What the exercise asks:
Switch "Supplies" to "Materials" throughout the records below and write out every record again with nothing else changed. Leave the pictures out.

Data provided:
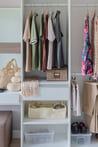 packing_and_crating_in_houston_2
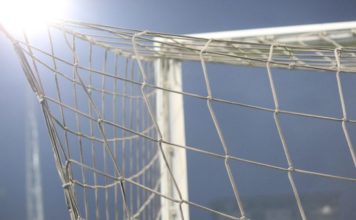 FSS kaznio ove klubove zbog nameštanja utakmica fss-kaznio-ove-klubove-zbog-namestanja-utakmica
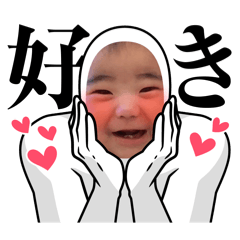 mah_20250124130523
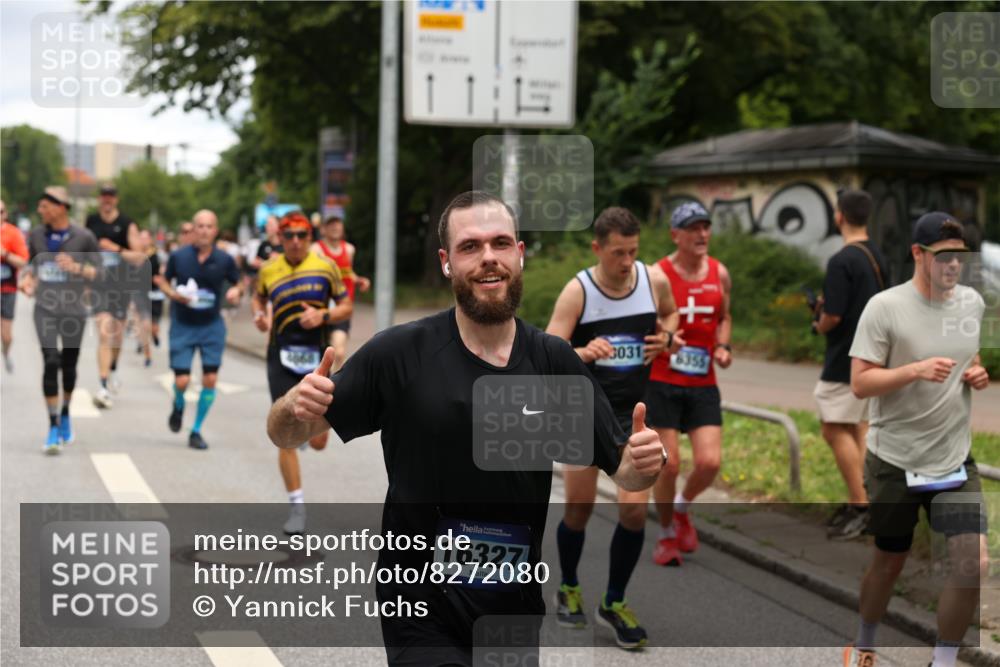 29.06.2025 - hella hamburg halbmarathon Yannick Fuchs http://msf.ph/oto/8272080 29.06.2025 10:49:10 20KM 1120, 1143, 2029, 2252, 2448, 2955, 3037, 3256, 3652, 4249, 4616, 4868, 4897, 4903, 5021, 6355, 6891, 6938, 7221, 8618, 8691, 10044, 10188, 11231, 11568, 12248, 12483, 12526, 12544, 12584, 13267, 13470, 14750, 14834, 14845, 14909, 15300, 15854, 15868, 15896, 16108, 16110, 16327, 16334, 16609, 17603, 17842, 18031, 18190, 19047 meine-sportfotos.de
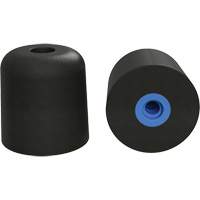 Embouts de rechange grand en mousse Trilogy Oxford Builders Supplies Inc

Reply:
 packing_and_crating_in_houston_2
 FSS kaznio ove klubove zbog nameštanja utakmica fss-kaznio-ove-klubove-zbog-namestanja-utakmica
 mah_20250124130523
 29.06.2025 - hella hamburg halbmarathon Yannick Fuchs http://msf.ph/oto/8272080 29.06.2025 10:49:10 20KM 1120, 1143, 2029, 2252, 2448, 2955, 3037, 3256, 3652, 4249, 4616, 4868, 4897, 4903, 5021, 6355, 6891, 6938, 7221, 8618, 8691, 10044, 10188, 11231, 11568, 12248, 12483, 12526, 12544, 12584, 13267, 13470, 14750, 14834, 14845, 14909, 15300, 15854, 15868, 15896, 16108, 16110, 16327, 16334, 16609, 17603, 17842, 18031, 18190, 19047 meine-sportfotos.de
 Embouts de rechange grand en mousse Trilogy Oxford Builders Materials Inc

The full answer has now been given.